As in the reactive vaccination scenarios, we again also included varying degrees of proactive vaccination (0-60% in 20% increments). Reactive test-and-removal scenarios were simulated in a full factorial design across variations, for a total of 16 parameter sets and 1,600 full simulations.
Reactive underpass closures
To determine the potential utility of closing I-75 wildlife underpasses in a FeLV outbreak, we considered a “best case” scenario in which underpass closures were completely effective at preventing transmission across the freeway.
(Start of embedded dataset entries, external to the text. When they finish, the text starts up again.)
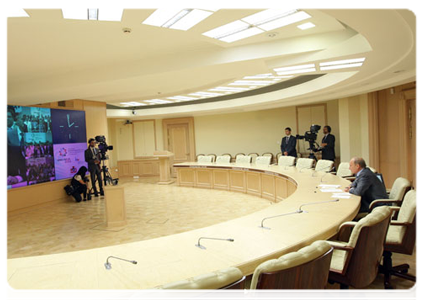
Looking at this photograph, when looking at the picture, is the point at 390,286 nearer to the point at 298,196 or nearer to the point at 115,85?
the point at 298,196

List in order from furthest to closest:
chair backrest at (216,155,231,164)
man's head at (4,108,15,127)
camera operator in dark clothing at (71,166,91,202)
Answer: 1. chair backrest at (216,155,231,164)
2. camera operator in dark clothing at (71,166,91,202)
3. man's head at (4,108,15,127)

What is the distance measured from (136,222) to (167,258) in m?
4.02

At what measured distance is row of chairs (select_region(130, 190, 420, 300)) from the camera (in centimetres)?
143

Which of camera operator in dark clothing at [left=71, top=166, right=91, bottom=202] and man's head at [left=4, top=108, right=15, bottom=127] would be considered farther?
camera operator in dark clothing at [left=71, top=166, right=91, bottom=202]

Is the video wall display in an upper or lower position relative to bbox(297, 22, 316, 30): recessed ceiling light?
lower

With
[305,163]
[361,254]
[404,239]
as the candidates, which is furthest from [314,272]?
[305,163]

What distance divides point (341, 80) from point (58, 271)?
620cm

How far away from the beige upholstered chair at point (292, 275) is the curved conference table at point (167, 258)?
400 millimetres

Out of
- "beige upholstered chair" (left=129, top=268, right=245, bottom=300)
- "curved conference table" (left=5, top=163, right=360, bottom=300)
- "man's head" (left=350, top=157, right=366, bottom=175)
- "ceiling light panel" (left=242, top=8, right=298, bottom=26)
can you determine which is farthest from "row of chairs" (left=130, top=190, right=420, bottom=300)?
"ceiling light panel" (left=242, top=8, right=298, bottom=26)

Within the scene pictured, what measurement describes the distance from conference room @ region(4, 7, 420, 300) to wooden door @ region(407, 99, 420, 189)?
37 mm

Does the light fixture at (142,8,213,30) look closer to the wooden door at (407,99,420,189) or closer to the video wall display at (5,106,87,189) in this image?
the video wall display at (5,106,87,189)

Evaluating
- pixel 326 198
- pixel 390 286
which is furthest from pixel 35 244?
pixel 390 286

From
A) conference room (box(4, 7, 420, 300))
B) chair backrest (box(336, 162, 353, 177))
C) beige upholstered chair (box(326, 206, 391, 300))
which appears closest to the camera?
conference room (box(4, 7, 420, 300))

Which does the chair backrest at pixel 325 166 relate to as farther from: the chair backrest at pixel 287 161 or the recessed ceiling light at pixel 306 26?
the recessed ceiling light at pixel 306 26
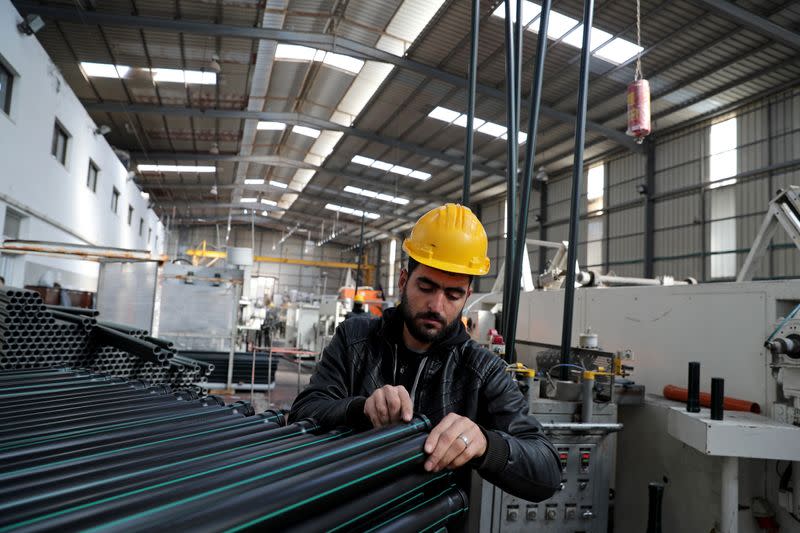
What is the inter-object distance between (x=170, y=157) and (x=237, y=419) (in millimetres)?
15983

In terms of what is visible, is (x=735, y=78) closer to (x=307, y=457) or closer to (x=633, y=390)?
(x=633, y=390)

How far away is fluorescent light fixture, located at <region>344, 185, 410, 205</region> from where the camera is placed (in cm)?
1966

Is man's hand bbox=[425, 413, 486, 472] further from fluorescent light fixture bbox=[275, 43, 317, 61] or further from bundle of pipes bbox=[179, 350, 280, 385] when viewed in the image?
fluorescent light fixture bbox=[275, 43, 317, 61]

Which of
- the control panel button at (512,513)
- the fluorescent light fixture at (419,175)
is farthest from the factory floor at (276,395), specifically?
the fluorescent light fixture at (419,175)

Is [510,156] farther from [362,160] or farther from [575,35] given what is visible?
[362,160]

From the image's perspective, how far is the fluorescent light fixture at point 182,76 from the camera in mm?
10719

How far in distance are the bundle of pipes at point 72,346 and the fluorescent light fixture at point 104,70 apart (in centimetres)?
878

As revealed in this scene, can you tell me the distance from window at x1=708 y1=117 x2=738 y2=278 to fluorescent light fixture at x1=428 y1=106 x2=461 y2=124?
5.58 m

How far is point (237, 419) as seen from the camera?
1502 mm

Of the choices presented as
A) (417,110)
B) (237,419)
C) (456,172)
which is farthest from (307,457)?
(456,172)

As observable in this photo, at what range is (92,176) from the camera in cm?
1124

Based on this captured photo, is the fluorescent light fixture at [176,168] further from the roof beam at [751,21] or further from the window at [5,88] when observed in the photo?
the roof beam at [751,21]

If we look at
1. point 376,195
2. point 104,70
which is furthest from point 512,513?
point 376,195

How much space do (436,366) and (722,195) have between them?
454 inches
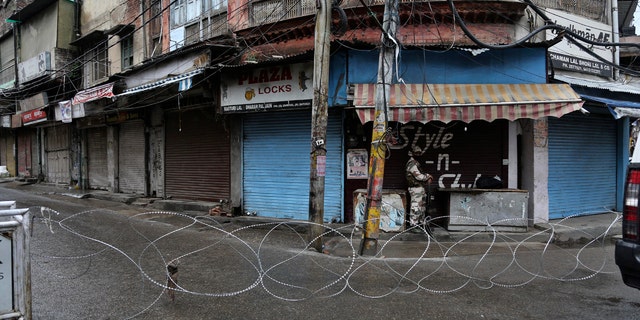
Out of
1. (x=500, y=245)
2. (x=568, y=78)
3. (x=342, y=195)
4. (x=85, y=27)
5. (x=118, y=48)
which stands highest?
(x=85, y=27)

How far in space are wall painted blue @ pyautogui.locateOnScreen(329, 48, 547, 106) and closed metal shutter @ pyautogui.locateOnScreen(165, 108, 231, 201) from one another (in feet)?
16.2

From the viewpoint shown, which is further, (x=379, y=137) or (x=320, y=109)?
(x=320, y=109)

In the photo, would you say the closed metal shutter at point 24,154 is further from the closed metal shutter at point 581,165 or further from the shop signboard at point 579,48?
the shop signboard at point 579,48

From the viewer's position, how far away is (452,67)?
31.5 ft

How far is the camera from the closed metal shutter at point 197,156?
13.0 metres

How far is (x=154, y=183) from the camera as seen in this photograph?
52.1 ft

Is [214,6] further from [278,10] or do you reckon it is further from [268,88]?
[268,88]

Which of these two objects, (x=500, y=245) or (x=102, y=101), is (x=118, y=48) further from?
(x=500, y=245)

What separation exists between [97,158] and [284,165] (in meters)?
12.5

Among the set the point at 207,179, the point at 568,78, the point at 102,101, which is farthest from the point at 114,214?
the point at 568,78

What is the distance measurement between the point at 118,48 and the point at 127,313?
15.9 m

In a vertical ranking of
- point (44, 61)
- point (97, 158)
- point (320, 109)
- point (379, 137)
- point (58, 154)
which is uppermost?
point (44, 61)

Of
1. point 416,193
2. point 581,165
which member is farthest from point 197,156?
point 581,165

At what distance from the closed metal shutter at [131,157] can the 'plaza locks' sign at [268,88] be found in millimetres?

Underpasses were closed instantaneously either 26 or 52 weeks after the initiation of an FeLV outbreak, and remained closed for 4, 13, 26, or 52 weeks. We again included variations in proactive vaccination (0-60% in 20% increments), as in other reactive management scenarios. The factorial design here resulted in 32 parameter sets for underpass closure scenarios, for a total of 3,200 full simulations.
Sensitivity analysis
We used a latin hypercube sampling (LHS) approach to generate 50 sensitivity analysis parameter sets across our 8 network and transmission parameters using the lhs package in R (33). We repeated our baseline scenario simulations across these 50 parameter sets and completed 50 simulations per parameter set for all sensitivity analyses.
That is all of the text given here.